In un sistema in cui la linea di demarcazione fra vizi formali e sostanziali è sempre più sottile, la violazione di regole su motivazione, contraddittorio, sottoscrizione o notifica non può più essere considerata un mero “cavillo”. La qualità formale dell’atto incide direttamente sulla possibilità per il contribuente di comprendere la pretesa, di difendersi efficacemente e di programmare la propria attività economica. Il mancato rispetto delle forme essenziali del procedimento si traduce, in molti casi, in un vulnus sostanziale al diritto di difesa e alla stessa legittimità dell’imposizione.

In questa prospettiva, le novità su atti di recupero, estratto di ruolo e autotutela rafforzata sollecitano un cambio di paradigma: il controllo dei vizi formali deve essere integrato nei processi di gestione del rischio fiscale, come componente ordinaria e inscindibile della governance fiscale.
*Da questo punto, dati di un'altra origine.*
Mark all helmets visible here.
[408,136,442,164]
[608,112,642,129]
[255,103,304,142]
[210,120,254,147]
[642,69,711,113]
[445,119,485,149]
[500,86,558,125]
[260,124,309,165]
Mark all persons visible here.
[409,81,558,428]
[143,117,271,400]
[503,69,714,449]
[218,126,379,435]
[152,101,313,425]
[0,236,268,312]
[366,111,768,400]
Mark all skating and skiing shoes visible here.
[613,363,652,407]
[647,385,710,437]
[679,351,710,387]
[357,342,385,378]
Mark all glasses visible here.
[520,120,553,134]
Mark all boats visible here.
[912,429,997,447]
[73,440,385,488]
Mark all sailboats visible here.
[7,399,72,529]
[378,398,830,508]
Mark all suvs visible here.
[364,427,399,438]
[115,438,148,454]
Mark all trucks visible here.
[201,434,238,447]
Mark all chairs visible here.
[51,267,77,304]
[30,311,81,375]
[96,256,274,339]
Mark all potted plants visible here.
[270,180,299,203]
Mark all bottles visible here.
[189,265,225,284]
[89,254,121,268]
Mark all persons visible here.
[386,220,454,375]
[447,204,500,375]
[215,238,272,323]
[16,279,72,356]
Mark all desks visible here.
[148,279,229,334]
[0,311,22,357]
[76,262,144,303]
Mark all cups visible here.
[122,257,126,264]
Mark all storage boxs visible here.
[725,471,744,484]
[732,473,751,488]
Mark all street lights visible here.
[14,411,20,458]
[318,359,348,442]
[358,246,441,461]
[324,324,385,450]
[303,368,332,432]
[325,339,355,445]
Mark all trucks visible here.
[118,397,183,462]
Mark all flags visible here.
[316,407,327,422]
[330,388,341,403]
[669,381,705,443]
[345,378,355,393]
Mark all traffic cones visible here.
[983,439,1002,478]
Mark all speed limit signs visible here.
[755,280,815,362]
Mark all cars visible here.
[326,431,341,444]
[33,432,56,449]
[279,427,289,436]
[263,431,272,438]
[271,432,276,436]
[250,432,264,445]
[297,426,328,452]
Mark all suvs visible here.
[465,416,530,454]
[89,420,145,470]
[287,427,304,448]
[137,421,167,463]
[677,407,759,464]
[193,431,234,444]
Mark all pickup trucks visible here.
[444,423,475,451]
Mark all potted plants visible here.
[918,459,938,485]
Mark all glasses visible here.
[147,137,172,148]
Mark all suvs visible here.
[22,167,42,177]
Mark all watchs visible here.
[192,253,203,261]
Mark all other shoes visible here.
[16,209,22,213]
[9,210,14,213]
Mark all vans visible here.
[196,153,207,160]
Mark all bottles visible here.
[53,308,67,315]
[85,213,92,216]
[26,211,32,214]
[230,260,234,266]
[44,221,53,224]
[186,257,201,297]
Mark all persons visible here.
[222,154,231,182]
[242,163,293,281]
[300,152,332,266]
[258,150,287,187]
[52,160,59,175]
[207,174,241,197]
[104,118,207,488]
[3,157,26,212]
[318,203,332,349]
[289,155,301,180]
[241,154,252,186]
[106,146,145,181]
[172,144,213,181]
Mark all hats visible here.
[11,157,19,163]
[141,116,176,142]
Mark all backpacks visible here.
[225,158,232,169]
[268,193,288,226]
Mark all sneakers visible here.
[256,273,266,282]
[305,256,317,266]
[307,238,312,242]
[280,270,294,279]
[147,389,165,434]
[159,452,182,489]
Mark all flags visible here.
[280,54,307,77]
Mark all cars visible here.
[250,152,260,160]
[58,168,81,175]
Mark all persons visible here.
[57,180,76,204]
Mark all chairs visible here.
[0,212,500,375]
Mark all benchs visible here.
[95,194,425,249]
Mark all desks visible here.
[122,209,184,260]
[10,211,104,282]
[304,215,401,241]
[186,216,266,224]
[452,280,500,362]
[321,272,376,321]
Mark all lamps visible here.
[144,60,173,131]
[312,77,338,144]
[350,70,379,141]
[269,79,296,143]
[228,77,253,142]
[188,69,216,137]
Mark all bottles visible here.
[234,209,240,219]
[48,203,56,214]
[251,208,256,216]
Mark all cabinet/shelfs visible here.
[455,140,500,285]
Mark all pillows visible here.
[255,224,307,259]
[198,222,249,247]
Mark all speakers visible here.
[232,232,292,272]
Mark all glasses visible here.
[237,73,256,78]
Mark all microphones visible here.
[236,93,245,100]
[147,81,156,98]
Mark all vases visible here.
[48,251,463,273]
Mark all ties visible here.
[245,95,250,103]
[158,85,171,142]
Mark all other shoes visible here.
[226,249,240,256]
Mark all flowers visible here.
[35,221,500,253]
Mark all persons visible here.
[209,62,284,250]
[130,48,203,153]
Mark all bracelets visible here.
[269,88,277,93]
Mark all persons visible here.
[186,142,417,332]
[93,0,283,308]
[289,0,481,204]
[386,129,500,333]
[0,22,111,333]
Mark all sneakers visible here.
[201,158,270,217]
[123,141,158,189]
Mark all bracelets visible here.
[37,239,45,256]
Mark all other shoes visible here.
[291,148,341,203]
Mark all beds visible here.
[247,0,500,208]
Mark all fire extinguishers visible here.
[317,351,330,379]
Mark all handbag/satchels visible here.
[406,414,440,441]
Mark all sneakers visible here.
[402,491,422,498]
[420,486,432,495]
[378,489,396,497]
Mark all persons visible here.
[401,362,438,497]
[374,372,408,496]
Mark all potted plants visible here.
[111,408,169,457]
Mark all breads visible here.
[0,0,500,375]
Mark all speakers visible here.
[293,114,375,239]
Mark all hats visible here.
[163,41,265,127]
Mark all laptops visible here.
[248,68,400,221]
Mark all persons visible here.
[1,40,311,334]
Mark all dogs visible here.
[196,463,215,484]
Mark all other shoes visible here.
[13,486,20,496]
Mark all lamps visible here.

In ultima analisi questo significa dotarsi di procedure interne per la verifica sistematica degli atti (impositivi e di riscossione), valorizzare tempestivamente le irregolarità in chiave contenziosa e precontenziosa, e utilizzare l’autotutela non solo per sanare errori macroscopici, ma anche come strumento di interlocuzione strutturato con l’amministrazione. In definitiva, è proprio nella gestione consapevole di questi profili che le imprese possono trasformare il “vecchio” processo impugnatorio in un presidio moderno in grado di connotare la certezza e la sostenibilità del proprio carico fiscale.

Il quadro che emerge è quello di un processo tributario che, pur conservando la sua struttura, è ormai inscindibilmente intrecciato con la disciplina dei crediti d’imposta, della riscossione e dell’autotutela. L’evoluzione normativa e giurisprudenziale ha trasformato l’impugnazione degli atti da prassi meramente difensiva a snodo naturale di governo del rischio fiscale, nel quale la corretta qualificazione degli atti, la tempestiva attivazione della tutela e la valorizzazione dei vizi, anche formali, assumono un ruolo dirimente. Per il contribuente, impresa, intermediario finanziario o operatore professionale, si impone un mutamento di prospettiva: non è più sufficiente reagire caso per caso al singolo avviso di recupero, alla cartella “dormiente” o al diniego di autotutela, ma occorre integrare le regole del processo tributario, del recupero dei crediti e dell’autotutela in procedure interne strutturate, presidiate con continuità. Solo un approccio sistematico, che affianchi alla competenza tecnica un monitoraggio organizzato degli atti, dei termini e delle interlocuzioni con l’Amministrazione , consente di trasformare l’apparente tecnicismo dei vizi formali in un presidio effettivo di legalità dell’azione impositiva, continuità aziendale e sostenibilità del prelievo nel medio‑lungo periodo.